■ Exercise
Print the lines word for word, starting at the line that contains "Across the items" and ending at the line that contains "Result: point 431,159", with both of those lines included.
──────── Records to use
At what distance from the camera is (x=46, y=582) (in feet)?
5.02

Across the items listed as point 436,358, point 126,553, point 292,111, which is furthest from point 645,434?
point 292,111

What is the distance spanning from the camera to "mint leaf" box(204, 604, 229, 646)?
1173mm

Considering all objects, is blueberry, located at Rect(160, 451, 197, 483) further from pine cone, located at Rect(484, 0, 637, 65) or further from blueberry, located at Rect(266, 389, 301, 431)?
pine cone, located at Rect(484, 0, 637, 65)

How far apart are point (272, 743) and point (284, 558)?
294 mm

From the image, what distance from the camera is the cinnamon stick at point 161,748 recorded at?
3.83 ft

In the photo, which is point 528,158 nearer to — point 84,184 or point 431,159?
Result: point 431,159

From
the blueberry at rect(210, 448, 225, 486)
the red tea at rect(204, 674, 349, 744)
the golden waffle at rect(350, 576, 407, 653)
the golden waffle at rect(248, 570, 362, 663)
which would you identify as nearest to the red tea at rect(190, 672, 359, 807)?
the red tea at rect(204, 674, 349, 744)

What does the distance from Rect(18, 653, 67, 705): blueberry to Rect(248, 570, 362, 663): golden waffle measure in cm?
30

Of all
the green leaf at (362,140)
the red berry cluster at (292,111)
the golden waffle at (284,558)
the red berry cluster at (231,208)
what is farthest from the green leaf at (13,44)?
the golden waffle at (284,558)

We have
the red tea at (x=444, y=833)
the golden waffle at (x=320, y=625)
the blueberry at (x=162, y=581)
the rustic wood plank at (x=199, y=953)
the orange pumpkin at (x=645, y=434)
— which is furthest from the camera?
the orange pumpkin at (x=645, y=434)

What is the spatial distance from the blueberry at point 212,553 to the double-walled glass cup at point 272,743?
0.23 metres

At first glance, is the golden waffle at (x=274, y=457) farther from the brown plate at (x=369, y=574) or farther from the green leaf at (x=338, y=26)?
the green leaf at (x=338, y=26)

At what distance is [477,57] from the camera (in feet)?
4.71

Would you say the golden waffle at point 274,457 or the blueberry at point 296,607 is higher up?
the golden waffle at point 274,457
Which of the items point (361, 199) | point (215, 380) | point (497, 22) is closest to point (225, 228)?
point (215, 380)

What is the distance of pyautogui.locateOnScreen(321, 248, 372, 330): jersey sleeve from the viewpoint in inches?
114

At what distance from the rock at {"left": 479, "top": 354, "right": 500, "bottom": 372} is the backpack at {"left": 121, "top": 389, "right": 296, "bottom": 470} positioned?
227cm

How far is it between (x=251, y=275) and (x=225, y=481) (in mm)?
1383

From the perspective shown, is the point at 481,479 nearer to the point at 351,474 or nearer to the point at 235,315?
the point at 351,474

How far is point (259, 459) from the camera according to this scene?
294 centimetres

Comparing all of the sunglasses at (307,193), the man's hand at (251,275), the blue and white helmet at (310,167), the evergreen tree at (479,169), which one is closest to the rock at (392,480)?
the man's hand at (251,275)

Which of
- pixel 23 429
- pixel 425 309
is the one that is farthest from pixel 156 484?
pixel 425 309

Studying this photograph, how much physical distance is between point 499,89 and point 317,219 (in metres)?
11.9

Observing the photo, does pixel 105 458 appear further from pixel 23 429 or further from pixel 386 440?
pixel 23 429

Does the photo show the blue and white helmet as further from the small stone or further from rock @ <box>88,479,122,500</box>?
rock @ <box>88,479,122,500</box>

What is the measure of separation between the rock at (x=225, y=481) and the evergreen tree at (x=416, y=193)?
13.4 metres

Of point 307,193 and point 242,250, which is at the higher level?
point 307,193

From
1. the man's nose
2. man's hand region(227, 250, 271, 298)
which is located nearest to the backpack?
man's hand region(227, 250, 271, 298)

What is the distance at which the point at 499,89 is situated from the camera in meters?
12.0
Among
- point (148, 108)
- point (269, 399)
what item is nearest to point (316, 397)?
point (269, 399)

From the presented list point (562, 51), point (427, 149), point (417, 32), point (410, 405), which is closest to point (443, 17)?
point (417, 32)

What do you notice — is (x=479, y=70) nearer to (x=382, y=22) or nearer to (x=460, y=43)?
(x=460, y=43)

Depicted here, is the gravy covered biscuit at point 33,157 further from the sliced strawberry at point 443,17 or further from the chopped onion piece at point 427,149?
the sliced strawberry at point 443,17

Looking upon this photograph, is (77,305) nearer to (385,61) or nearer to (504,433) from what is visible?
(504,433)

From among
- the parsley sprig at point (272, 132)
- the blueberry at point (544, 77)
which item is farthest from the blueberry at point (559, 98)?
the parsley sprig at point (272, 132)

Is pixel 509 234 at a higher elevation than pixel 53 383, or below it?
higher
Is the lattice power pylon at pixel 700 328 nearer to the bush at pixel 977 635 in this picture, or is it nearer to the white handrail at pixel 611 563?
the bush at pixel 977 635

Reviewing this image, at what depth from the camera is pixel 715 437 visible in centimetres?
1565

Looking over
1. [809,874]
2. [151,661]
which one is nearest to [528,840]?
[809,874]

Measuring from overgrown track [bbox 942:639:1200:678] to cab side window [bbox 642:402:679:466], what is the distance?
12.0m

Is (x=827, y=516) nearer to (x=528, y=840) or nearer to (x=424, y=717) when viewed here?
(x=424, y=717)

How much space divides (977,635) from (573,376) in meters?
────────────────
■ Written response
Across the items listed as point 436,358, point 126,553, point 292,111, which is furthest from point 645,434?
point 292,111

What is the distance spanning from the camera to "mint leaf" box(204, 604, 229, 646)?
1173mm

Considering all objects, is blueberry, located at Rect(160, 451, 197, 483) further from pine cone, located at Rect(484, 0, 637, 65) or further from blueberry, located at Rect(266, 389, 301, 431)?
pine cone, located at Rect(484, 0, 637, 65)

How far apart are point (272, 743) and point (284, 558)?
294 mm

From the image, what distance from the camera is the cinnamon stick at point 161,748 recorded at?
3.83 ft

In the photo, which is point 528,158 nearer to — point 84,184 or point 431,159?
Result: point 431,159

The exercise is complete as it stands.